But the benefits don’t stop there. The practice of Bikram Yoga also helps to build self-control, focus and patience–which are things most people could use in today’s fast paced world.

“Even though we have this little teeny studio, magic happens in that stinky room,” Denenberg says. Such magic can occur for many people who begin their yoga practice looking for more flexibility or muscle tone–but walk away with something much more. “That’s the power of the practice,” she says. “You can start going looking for great abs, but you can end up really finding a lot of spiritual peace.”

If after your fist class you become discouraged at the challenge, don’t be. Bikram Yoga is considered a 100-year journey: If it takes you 100 years to perfect a specific pose, it’s OK. The belief revolves around the importance and benefit of residing in the present.

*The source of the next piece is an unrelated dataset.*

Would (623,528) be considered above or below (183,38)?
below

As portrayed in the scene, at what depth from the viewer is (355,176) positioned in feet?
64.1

“You are seizing the moment of what you’re doing. You aren’t damaging yourself by projecting how you should do it in the future,” Denenberg says. “You only are what you are today.”

Best of all, Bikram Yoga doesn’t discriminate against age, sex or body type. Anyone of any age and fitness level can do Bikram Yoga. “It puts your body in the most balanced situation it can be in,” Denenberg says.

Seeking such balance requires an examination of what you have in your life and what you are working to achieve. “A lot of yoga is about dumping old stuff and creating space for stuff you need in your life,” she adds. “If you do what you’ve always done, you’ll get what you’ve always got.”